AI metrics beyond performance: safety and trustworthiness of AI systems
Abstract
AI systems often face misalignment issues due to misspecified objectives and a lack of comprehensiveness in training datasets, leading to non-ideal behaviours such as unsafe command execution and biases in race, gender, politics, and religion. These shortcomings, often overlooked in favour of task-specific validation metrics, compromise the safety and trustworthiness of AI systems, limiting their suitability for public and critical applications such as finance, healthcare, and recruitment. This thesis investigates critical non-idealities in AI systems, focusing on safety behaviour post-training and alignment. We define the properties of ideal AI systems and establish safety metrics, introducing novel evaluation methods such as RED-EVAL (a prompt-based probe), Unalignment (a parametric probe), and Ruby-Teaming (a dynamic probe). To improve safety, we propose RED-INSTRUCT, which leverages RED-EVAL for enhanced alignment, and RESTA, which mitigates safety risks from downstream fine-tuning. In the context of trust, we explore gender bias in BERT by identifying gender directions that influence predictions. We introduce a layer-wise principal component removal technique to achieve unbiased outputs. For explainable predictions, we propose a novel loss function leveraging Wasserstein Optimal Transport.

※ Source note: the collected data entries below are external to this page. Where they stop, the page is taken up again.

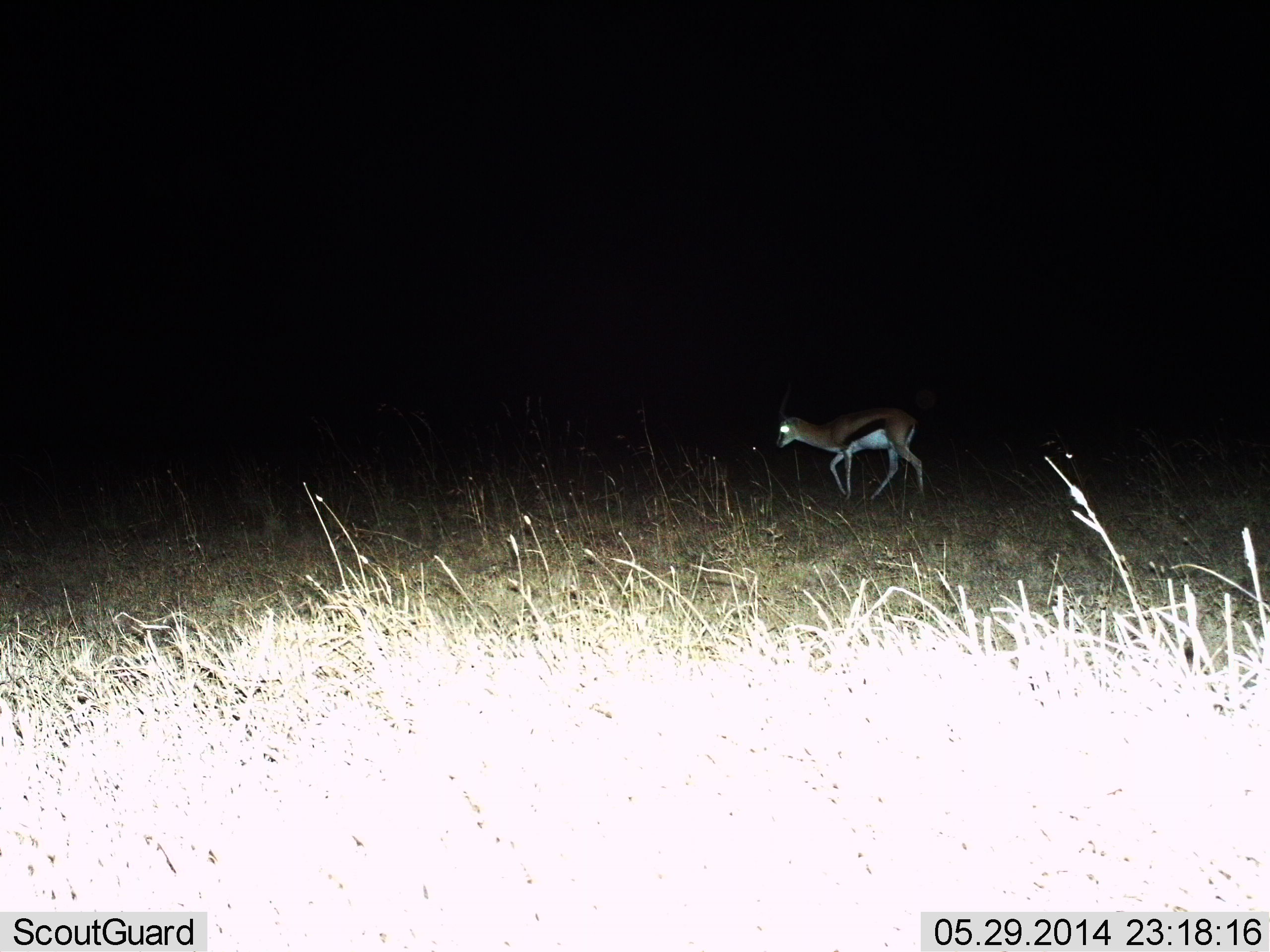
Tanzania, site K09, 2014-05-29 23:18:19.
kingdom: Animalia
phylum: Chordata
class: Mammalia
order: Artiodactyla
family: Bovidae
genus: Eudorcas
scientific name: Eudorcas thomsonii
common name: thomson's gazelle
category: gazellethomsons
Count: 1.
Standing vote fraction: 0%.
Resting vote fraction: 10%.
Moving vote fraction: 90%.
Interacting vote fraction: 0%.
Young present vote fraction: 0%.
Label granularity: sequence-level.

Lastly, we analyse the identifiability of attention weights in Transformers, highlighting issues in the standard architecture that undermine explainability. To address this, we propose encoder layer variants that enhance identifiability by decoupling key and value vector relationships.
Speaker’s Profile
Rishabh is a PhD candidate at the Singapore University of Technology and Design (SUTD). He received his B.E. from the Birla Institute of Technology And Science – Pilani (India) in 2018. His research focuses on AI safety, trust, and efficient training.